Cai’s first Fulbright application was actually rejected, and she advises current applicants not to be discouraged if they don’t succeed the first time. “I was devastated and spent three full days in bed,” she recalls. “But my mom called and talked some sense into me.”

Once she made it to Seoul, Cai studied traditional examples of hanbok and interviewed contemporary designers and craftspeople bringing its key elements—line, transparency, wrapped fronts, simplicity—into the present day. “This project seeks to present hanbok both as a means of understanding Korean history and culture as well as a conduit for contemporary Korean voices to express their identity and dreams,” she says. “The interviews I conducted provided insight into the diverse and sometimes conflicting opinions on the meaning of hanbok in modern-day South Korea.”
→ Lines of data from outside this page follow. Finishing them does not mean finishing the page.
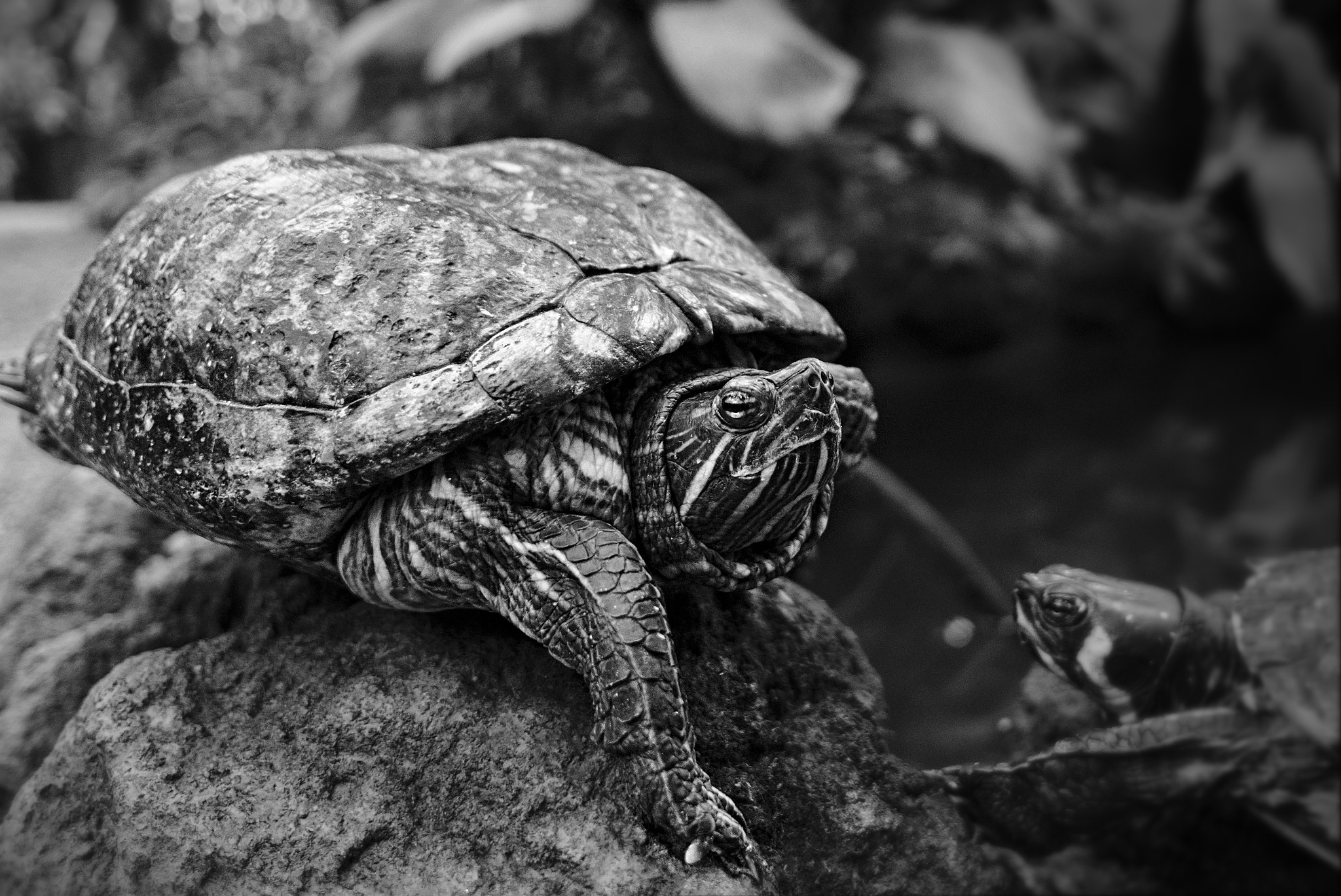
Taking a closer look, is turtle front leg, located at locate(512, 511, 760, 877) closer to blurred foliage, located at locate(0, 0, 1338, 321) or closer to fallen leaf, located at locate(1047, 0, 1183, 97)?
blurred foliage, located at locate(0, 0, 1338, 321)

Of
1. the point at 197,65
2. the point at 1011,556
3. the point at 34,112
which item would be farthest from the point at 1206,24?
the point at 34,112

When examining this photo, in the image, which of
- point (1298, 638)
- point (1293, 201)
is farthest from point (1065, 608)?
point (1293, 201)

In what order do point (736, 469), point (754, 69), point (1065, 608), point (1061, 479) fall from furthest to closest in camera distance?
point (1061, 479) → point (754, 69) → point (1065, 608) → point (736, 469)

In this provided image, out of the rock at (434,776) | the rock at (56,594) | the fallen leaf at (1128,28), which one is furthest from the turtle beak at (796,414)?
the fallen leaf at (1128,28)

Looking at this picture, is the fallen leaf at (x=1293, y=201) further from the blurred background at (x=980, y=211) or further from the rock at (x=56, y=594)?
the rock at (x=56, y=594)

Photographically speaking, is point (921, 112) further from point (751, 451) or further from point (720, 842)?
point (720, 842)

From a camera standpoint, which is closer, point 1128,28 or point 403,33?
point 403,33

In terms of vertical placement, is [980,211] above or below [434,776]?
below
A page from Ying Bonny Cai BRDD 18 AP's sketchbook highlights a project inspired by traditional Korean children’s jackets
A page from Cai’s sketchbook highlights a project inspired by traditional Korean children’s jackets with colorful striped sleeves representing harmony and prosperity.

Although she’d studied some Korean before traveling, Cai says she had to contend to some extent with a language barrier. “But art is truly a universal language,” she adds, “and a lot of the crafts I was learning—traditional sewing, dyeing and knot-making—rely on visual instruction. So even if I couldn't quite understand the words, I could watch the repeated motions.”

“The interviews I conducted provided insight into the diverse and sometimes conflicting opinions on the meaning of hanbok in modern-day South Korea.”

Her three-part final project featured a 25-page cultural policy report for the Ministry of Foreign Affairs, a comprehensive website that is the first of its kind to educate an English-speaking audience on hanbok and a collaborative piece with Korean-American friends expressing “the traumas and triumphs of diaspora experience.”

Inspired by hanbok, traditional Korean apparel, Cai’s designs feature such traditional elements as ties and wrapped fronts
Inspired by hanbok, Cai’s designs feature such traditional elements as ties and wrapped fronts.

“The hanbok community in South Korea is still growing,” says Cai. “It’s a little scattered and very scrappy. After the Korean War a lot of energy was focused on reconstruction and rebuilding the economy. But now Koreans finally have the luxury to focus on preserving and reviving traditions, which is really wonderful.”